> SELECTED PASSAGE:
◆ ◆ ◆ ◆ ◆ ◆ ◆

Now we have reached the internals. The case is indeed full of the family traits such as the overall high quality of manufacture, handy cages for HDDs, and the partitioning of the interior space into two nearly isolated compartments. The top compartment is for the mainboard and everything related to it as well as for most of drives, including all hard disk drives. The bottom compartment accommodates a power supply and two open 5-inch bays. This partitioning ensures simpler airflows with less turbulence.
The case can even be viewed as having three partitions because there is space for cables between the mainboard’s mounting plate and the right panel. Practice suggests that this design facilitates the final step of assembly when you have to tuck the various cables and wires in somewhere. The cooling of the components in the main compartment is improved because the airflows meet less resistance from cables and thus retain high speed. The only downside is that this solution sets forth an additional requirement to the power supply which must have long enough cables for the longer routes towards the connectors.
Various user-centric improvements can be found inside: there are handy hooks for cables straps, there are straps themselves (the photo shows those of them that are already fastened on the system case; a few more cable straps are included into the box), and there is a handy box for various small things at the back of a HDD cage.
The bottom compartment is exceedingly simple. The power supply lies on four damping pads and is fastened with screws to the back panel. Of course, if you’ve got a PSU with a horizontal fan, you should install it upside down, with the fan facing up, so that the fan could get the air it needs. The vent hole in the bottom of the case allows fresh air to get into this compartment.
I guess the manufacturer’s attention to small details is a very satisfying thing. Here, you can see an easily detachable dust-filtering mesh. It is appropriate because dust is going to accumulate under the system case.
The top and bottom compartments connect through a small slit which can be almost completely closed with a special moving plate.
The back panel is quite an ordinary thing on the inside.
There is a seat for a 120mm fan in front of each of the two HDD cages. Thus, you can ensure more comfortable conditions for your HDDs inside this system case than in Antec’s gaming series cases. The cages can be easily extracted thanks to the plastic rails.

◆ ◆ ◆ ◆ ◆ ◆ ◆

> WHAT IS BEING ASKED:
Please continue the computer case review above, picking up right after its final sentence about the HDD cages.

> ROWS:
◆ ◆ ◆ ◆ ◆ ◆ ◆

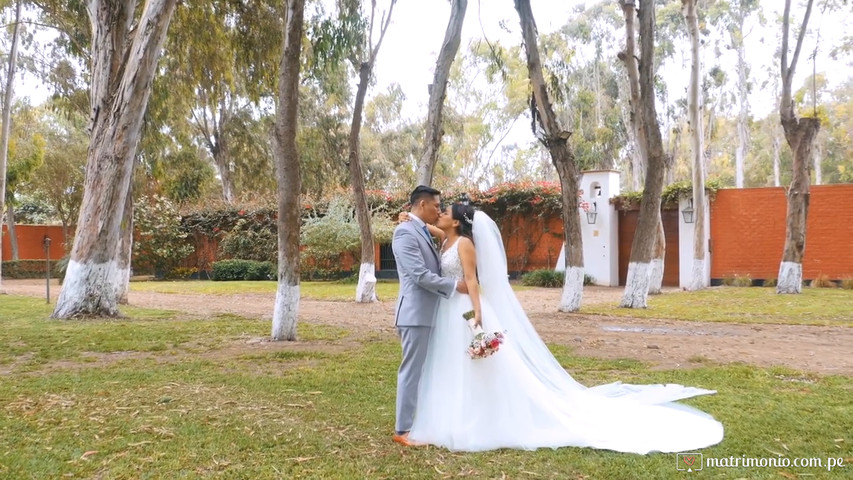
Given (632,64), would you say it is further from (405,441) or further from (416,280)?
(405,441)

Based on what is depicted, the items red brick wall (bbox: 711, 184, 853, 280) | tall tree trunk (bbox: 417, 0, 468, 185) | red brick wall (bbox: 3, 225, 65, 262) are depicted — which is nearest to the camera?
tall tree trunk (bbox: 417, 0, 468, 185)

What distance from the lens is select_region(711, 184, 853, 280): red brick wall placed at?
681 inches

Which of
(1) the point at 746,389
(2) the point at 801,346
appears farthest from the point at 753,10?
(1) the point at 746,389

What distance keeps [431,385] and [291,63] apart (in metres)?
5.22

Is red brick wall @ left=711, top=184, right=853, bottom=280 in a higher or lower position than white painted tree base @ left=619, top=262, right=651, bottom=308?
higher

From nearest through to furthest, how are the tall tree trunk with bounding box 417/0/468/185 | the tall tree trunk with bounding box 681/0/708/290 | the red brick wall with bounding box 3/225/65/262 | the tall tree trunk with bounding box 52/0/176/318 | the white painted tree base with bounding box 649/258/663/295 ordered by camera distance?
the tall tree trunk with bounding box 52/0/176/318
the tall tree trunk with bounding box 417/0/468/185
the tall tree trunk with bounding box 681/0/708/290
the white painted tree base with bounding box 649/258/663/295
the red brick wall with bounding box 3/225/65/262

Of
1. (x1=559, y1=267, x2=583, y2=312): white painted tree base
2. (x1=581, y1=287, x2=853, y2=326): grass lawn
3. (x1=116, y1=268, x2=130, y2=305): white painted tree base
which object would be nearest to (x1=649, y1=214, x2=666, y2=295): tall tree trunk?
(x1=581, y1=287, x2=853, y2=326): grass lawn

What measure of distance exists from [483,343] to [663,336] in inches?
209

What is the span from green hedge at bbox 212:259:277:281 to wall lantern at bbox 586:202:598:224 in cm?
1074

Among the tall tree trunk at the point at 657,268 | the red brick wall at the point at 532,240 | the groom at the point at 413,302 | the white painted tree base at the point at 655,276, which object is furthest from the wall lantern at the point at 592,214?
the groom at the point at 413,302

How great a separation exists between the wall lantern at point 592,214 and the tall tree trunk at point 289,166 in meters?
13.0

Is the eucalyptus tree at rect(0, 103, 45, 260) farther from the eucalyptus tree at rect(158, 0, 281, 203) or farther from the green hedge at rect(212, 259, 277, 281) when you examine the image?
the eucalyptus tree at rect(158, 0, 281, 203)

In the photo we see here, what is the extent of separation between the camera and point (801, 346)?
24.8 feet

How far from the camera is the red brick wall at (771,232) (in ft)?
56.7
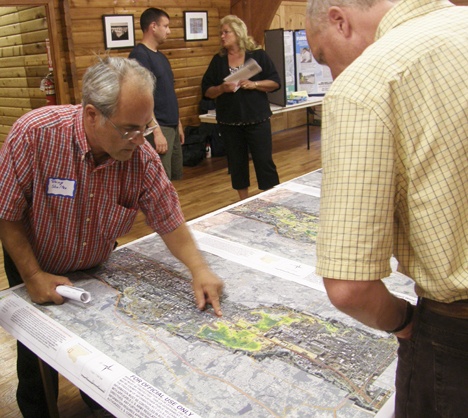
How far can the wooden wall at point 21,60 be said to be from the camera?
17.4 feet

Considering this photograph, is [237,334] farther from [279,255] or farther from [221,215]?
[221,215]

◆ ◆ ◆ ◆ ◆ ◆ ◆

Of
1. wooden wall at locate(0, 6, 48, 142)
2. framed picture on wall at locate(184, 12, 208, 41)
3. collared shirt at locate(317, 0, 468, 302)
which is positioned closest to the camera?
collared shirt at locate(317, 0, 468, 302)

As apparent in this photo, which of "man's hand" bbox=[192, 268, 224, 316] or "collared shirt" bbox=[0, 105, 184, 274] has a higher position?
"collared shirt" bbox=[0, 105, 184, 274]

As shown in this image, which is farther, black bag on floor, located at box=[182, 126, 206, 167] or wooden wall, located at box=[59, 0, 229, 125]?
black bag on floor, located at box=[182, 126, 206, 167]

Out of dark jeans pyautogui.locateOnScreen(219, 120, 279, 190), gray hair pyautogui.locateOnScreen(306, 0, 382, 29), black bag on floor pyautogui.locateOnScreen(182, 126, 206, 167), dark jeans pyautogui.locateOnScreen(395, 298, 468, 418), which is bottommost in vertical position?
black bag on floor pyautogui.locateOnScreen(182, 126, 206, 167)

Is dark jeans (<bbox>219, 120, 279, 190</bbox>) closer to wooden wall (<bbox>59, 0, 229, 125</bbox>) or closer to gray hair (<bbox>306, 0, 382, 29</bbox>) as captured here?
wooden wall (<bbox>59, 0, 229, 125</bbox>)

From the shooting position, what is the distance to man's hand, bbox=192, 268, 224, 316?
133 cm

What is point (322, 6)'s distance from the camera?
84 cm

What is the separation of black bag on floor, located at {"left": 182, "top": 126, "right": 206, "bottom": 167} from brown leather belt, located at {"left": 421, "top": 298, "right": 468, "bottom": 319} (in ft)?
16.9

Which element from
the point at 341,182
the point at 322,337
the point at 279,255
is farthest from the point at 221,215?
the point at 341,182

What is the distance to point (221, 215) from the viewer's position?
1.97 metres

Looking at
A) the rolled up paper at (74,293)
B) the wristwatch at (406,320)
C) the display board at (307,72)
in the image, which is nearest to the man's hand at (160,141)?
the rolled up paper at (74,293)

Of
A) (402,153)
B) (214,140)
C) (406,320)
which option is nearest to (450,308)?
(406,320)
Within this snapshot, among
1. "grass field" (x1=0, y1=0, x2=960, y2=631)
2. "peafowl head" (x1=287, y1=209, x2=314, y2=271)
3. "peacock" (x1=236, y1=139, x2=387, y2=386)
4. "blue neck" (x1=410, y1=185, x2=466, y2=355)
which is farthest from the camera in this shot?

◆ ◆ ◆ ◆ ◆ ◆ ◆

> ANSWER FOR THE TASK:
The cages differ because the developer wanted to make the case smaller.
The top cage can accommodate three HDDs positioned vertically. They are fastened to the cage with large-headed screws via soft damping pads.
The bottom cage can only take in two HDDs and you have to use special guides for them. The guide is fastened to the bottom of the HDD using the same screws and pads as in the top cage.
Take note of the rings attached to the sides of the cages. You can pull at them to easily take a cage out of the case. You should not worry that the rings might rattle: the HDDs are damped properly in the cages whereas the rings are fixed in special plastic clips.
You may have noticed that there are rather large square depressions in the front panel on both sides of the 5-inch bays. Besides making it easy to remove the faceplates, they help in installing 5-inch devices. The front parts of the guides the devices run into the bays on fit into these depressions. Thus, the designers have solved the common problem of making the installation process quick and simple without having to remove the front panel.
A 3.5-inch device can be installed into an open 5-inch bay using a guide and a faceplate.
I met no problems when I was assembling a computer in this system case. As usual, the additional space for cables between the panels helped move most wires and cables away from the mainboard and simplified the final step of the assembly process.
Frankly speaking, I wanted to replace the mainboard I used because it only had two SATA connectors whereas the system case could easily accommodate four HDDs. I did not change anything, though. After all, few users of this system case are going to have more than two HDDs.
By the way, the power connector of the long graphics card I use in my tests was very close to the bottom HDD cage. If two HDDs were installed into it, the connector got in the way of the bottom HDD. And my card is not the longest available: the Nvidia GTX 260 is 4 centimeter longer, for example. This is just a small nuisance, though. Even if you are going to use a very long professional graphics card, you will be able to fit it in by removing the bottom HDD cage altogether and installing your HDDs into the top cage. Or you can just not install the HDD opposite the graphics card – the cage design with longitudinal positioning of HDDs is especially good then.
Besides, if you are going to install your optical drive into the top 5-inch bay, you should select a model with a length of 170 millimeters or less. Otherwise it will hit against the 200mm fan. The bottom bays are free from this limitation. And generally speaking, most of today’s optical drives meet that requirement, too.
As opposed to the original Mini P180, the Antec NSK6580B is a variation of the ordinary midi-Tower concept.
Like the model discussed in the previous section, the NSK6580B comes in two colors: all black or with a silvery front panel. It is hard to choose the better of the two: both variants are rather boring visually, being typical unembellished square boxes. I don’t mean that the case is ugly. It just does not provoke a strong emotion. Take note of the protruding front panel: the gap allows for the intake of air.
The side panel is reminiscent of HEC (Ascot) products:
The column of buttons and connectors includes a small Reset button (most people will need a pen or something to press it), a metallized Power button, two audio connectors, two USB ports, and a FireWire port. You can easily plug two USB devices in without any problems.
The back panel is absolutely standard. The only noteworthy thing here is the 120mm fan.
Antec stands its ground: no plastic and no stiff rubber for the feet of the system case.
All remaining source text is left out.